━━ Text passage ━━

Shifty Adventures in Nookie Wood is the fifteenth solo studio album by Welsh rock musician John Cale. It was released on 1 October 2012 in Europe and 2 October in North America on the Double Six Records imprint of Domino Records. It was released as digital download, heavyweight vinyl and CD. Most of the songs were recorded by John Cale in his own studio in Los Angeles. On one track he collaborated with Danger Mouse. In September 2011 Cale released the Extra Playful EP and its release promised that the new album would be released the following year. It is his first studio album since 2005's blackAcetate.

Release
Shifty Adventures in Nookie Wood was released in three standard versions: on CD, on double vinyl LP and as digital download (mp3 320 kbit/s and wav 16-bit / 44.1). When pre-ordering the vinyl-edition, it came with one of three one-track mystery bonus 7" singles. "Bluetooth Swings Redux" (5:25), "Hatred" (3:58) or "Cry" (5:33).

━━━
━━ Provided records ━━

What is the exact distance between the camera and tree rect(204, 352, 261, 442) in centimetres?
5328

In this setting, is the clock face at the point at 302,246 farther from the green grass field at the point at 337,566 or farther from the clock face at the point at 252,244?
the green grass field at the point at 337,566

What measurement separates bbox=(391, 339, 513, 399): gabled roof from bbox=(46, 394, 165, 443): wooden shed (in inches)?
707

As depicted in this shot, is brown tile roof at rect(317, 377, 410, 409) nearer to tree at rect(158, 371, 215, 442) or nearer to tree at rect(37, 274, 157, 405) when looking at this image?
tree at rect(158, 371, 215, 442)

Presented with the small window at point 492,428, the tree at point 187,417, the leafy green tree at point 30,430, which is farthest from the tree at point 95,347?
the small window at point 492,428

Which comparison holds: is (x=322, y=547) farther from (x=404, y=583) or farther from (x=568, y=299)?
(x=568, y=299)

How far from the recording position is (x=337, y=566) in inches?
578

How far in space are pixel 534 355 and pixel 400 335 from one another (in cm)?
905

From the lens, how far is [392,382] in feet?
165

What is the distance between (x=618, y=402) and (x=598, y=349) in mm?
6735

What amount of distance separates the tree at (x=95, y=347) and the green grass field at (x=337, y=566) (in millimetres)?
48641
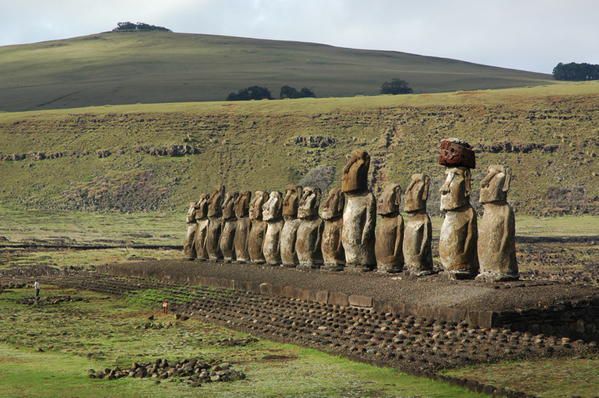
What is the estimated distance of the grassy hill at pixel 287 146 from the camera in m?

━━━

Exercise requirements -
Could you write out the album description starting at "Shifty Adventures in Nookie Wood is" and ending at "since 2005's blackAcetate.", swapping "released" for "issued"? Answer from the album description alone.

Solution to this task -
Shifty Adventures in Nookie Wood is the fifteenth solo studio album by Welsh rock musician John Cale. It was issued on 1 October 2012 in Europe and 2 October in North America on the Double Six Records imprint of Domino Records. It was issued as digital download, heavyweight vinyl and CD. Most of the songs were recorded by John Cale in his own studio in Los Angeles. On one track he collaborated with Danger Mouse. In September 2011 Cale issued the Extra Playful EP and its release promised that the new album would be issued the following year. It is his first studio album since 2005's blackAcetate.